**LESETEXT:**
Winfried Kretschmann über Macht: „Ich wollte mein Amt aufgeben“
Er hatte sich schon einen Nachfolger ausgeguckt. Nur weil der abhanden kam, machte Kretschmann weiter – und wurde erster Regierungschef der Grünen.
Stuttgart taz | Baden-Württembergs Ministerpräsident Winfried Kretschmann wollte sich eigentlich längst aus der ersten Reihe der Politik zurückgezogen haben. "Ich hatte vor, im Laufe der vergangenen Legislaturperiode mein Amt als Fraktionsvorsitzender aufzugeben", sagt der Grünen-Politiker im Gespräch mit der sonntaz.

**AUSZUFÜHRENDE AUFGABE:** Schreiben Sie bitte den Lesetext vollständig und wortgetreu ab. Die Einträge stammen aus einer anderen Quelle.

**DATENSATZ:**

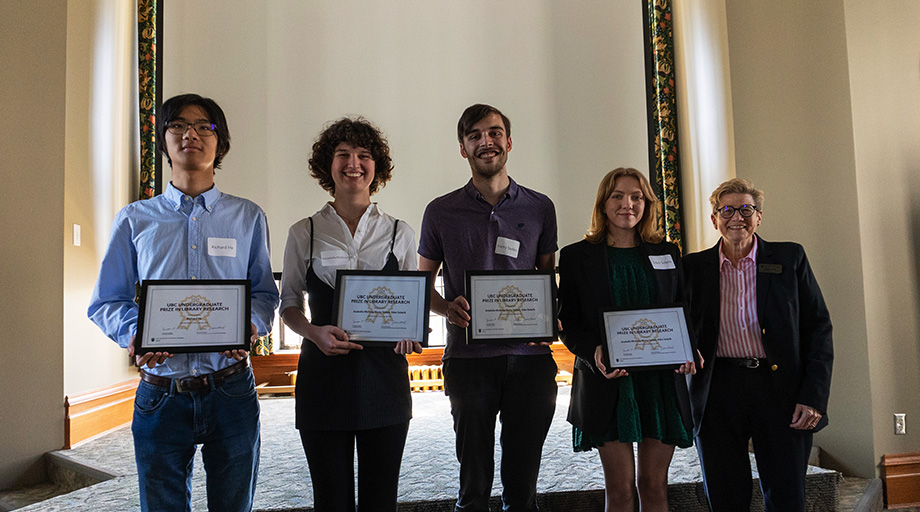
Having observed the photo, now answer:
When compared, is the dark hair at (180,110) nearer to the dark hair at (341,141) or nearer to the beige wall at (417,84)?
the dark hair at (341,141)

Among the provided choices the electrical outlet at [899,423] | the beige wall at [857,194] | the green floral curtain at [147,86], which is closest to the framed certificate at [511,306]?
the beige wall at [857,194]

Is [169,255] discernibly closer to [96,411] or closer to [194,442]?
[194,442]

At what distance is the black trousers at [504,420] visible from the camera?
1826 mm

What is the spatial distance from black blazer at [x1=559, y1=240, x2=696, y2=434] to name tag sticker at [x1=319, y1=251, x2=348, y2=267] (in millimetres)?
783

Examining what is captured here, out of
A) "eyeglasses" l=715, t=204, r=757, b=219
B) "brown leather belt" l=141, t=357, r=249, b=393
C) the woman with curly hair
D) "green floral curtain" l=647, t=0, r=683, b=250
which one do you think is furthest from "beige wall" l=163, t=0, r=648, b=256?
"brown leather belt" l=141, t=357, r=249, b=393

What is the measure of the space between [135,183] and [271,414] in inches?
88.5

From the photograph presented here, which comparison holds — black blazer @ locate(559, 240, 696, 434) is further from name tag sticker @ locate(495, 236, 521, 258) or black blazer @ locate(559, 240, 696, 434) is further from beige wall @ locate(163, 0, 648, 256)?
beige wall @ locate(163, 0, 648, 256)

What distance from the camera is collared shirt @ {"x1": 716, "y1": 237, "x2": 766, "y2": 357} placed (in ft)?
6.68

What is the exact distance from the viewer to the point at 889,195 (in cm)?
335

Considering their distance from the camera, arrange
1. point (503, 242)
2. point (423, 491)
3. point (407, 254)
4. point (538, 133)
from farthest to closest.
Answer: point (538, 133) → point (423, 491) → point (503, 242) → point (407, 254)

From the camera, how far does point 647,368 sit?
1831 millimetres

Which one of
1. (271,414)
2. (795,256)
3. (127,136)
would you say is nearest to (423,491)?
(795,256)

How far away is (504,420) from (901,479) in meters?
2.80

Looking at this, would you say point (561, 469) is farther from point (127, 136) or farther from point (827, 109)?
point (127, 136)
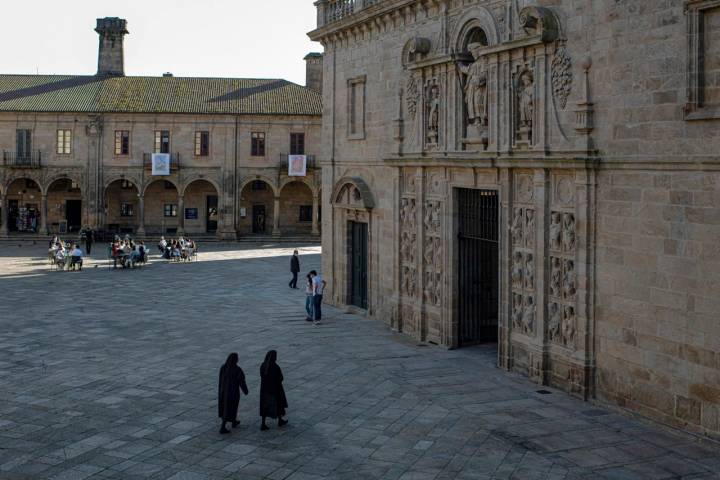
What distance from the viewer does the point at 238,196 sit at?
55.2 meters

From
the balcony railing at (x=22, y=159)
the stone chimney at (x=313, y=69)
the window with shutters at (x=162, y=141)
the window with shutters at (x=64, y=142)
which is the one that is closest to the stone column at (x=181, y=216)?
the window with shutters at (x=162, y=141)

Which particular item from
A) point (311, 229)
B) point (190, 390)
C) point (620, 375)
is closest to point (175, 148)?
point (311, 229)

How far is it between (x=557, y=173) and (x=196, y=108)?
4113 cm

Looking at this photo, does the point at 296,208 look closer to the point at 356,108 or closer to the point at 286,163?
the point at 286,163

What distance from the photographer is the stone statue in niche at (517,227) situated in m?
18.0

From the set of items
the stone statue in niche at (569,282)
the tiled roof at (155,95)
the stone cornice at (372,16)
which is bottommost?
the stone statue in niche at (569,282)

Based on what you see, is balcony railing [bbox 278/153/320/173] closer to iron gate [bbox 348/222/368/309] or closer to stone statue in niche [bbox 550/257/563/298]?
iron gate [bbox 348/222/368/309]

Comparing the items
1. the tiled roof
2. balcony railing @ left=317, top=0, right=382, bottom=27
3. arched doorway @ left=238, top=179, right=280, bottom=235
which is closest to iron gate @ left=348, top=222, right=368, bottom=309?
balcony railing @ left=317, top=0, right=382, bottom=27

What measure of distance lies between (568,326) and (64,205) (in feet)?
153

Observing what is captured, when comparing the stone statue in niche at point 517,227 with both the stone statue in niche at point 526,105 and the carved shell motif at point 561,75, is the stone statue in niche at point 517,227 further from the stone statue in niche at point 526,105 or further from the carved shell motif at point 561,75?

**LÖSUNG DER AUFGABE:**
Winfried Kretschmann über Macht: „Ich wollte mein Amt aufgeben“
Er hatte sich schon einen Nachfolger ausgeguckt. Nur weil der abhanden kam, machte Kretschmann weiter – und wurde erster Regierungschef der Grünen.
Stuttgart taz | Baden-Württembergs Ministerpräsident Winfried Kretschmann wollte sich eigentlich längst aus der ersten Reihe der Politik zurückgezogen haben. "Ich hatte vor, im Laufe der vergangenen Legislaturperiode mein Amt als Fraktionsvorsitzender aufzugeben", sagt der Grünen-Politiker im Gespräch mit der sonntaz.